Other things may change us, but we start and end with family.
~ Anthony Brandt

The topic this week is family words - you know: mother, father, son, daughter, sister, brother, aunt, uncle, cousin, niece, nephew, etc.

Our very first step is to go over the basic vocabulary - typically, many of my students already know some of these words - so I start by asking how to say things in English and only tell them the answer if no one knows it.  

Then I do a whole class activity that I created myself.  I drew a family tree in Power Point (not as easy as it sounds, it turns out!) and I project this family tree onto the white board (plus I give each student a handout with the same tree).




Interestingly - and this was a surprise to me, my first year - the family tree representation is not an obvious one to many of my students.  I have to spend some time talking through how to interpret it and how to trace through it to figure out the relationship between two people.  Is this an American thing, do you think?  

Once I've gone over how to read the tree, I make statements about the relationships between pairs of people in the tree - things like "Pablo's mother is Sophia" (true) and "Selena's mother is Sophia" (false).  For each of my statements, the students have to hold up cards (printed on card stock) that either say "TRUE" or "FALSE."

Of course, I start with close relationships (immediate family) and slowly move on to more and more distant relationships.  

I have them hold up cards, rather than raise their hands or shout out answers, in order to force each student to respond to all of the items.  If I go with one of the other methods, then a few of the confident and assertive students dominate and some of the timid ones just coast...  ;)

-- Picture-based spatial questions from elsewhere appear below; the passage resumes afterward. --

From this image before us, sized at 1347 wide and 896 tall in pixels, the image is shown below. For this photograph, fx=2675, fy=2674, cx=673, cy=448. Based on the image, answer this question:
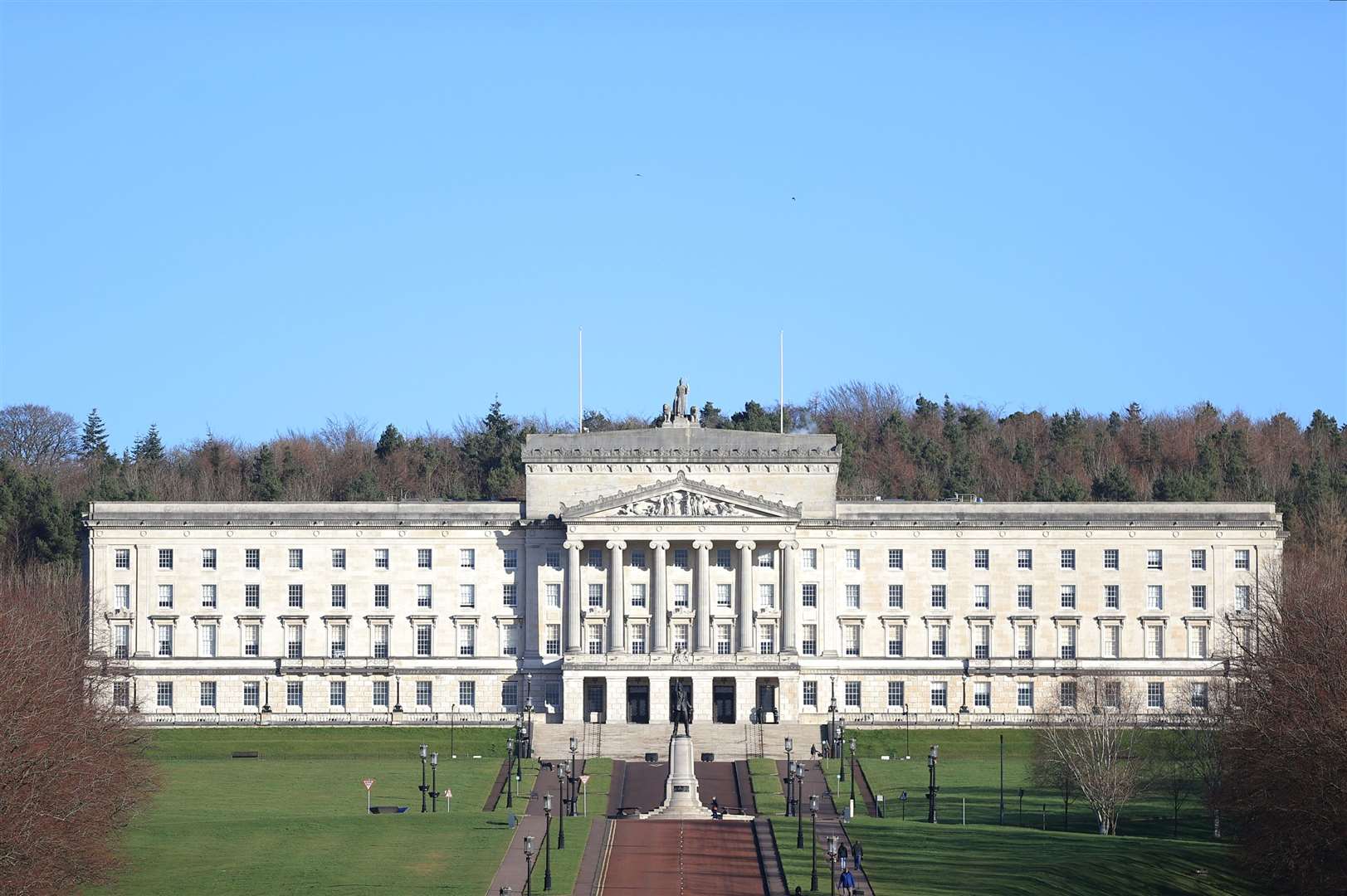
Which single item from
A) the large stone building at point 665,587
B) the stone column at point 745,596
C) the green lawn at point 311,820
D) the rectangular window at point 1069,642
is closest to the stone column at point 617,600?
the large stone building at point 665,587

Listening comprehension skills are important, but I always want to have a small group activity after the whole class activity, to get them talking.  Over the summer, I purchased a handful of activity workbooks and I found these two activities that I am going to try for the first time this week:

I'm going to start with an activity from this book.  In stage one, students use relationship cards (that say things like "Charlie is Susan's brother") to help arrange these pictures into a family tree.  


In stage two, they go through a set of cards that just list names, like "George - Charlie" and have to use the family tree to generate the relationship ("George is Charlie's father").  (The correct answers are on the backs of these cards, so they can check themselves.)  

In theory, I think this is a really good activity - I like the fact that it makes them work both forward and backward.  

In practice...?   We'll see!  ;)

For the students that finish the previous activity early, I have a more advanced activity, from this book.  Each student in the pair gets a picture of a family tree.  The 2 trees are similar, but contain 12 differences - the differences can be in the names, ages and/or professions of the people in the tree.  The students have to ask each other questions in English and figure out what the differences are.  

Here is a picture of one of the family trees:



This exercise is more difficult because it requires more vocabulary and they have to generate language without as many helpful constraints - there are tons of different questions they could ask and different ways to ask them...

Keep your fingers crossed and I'll let you know how it goes!  :)

1 comment:

  1. Thank you! Planning an Italian family unit and will use some of these ideas.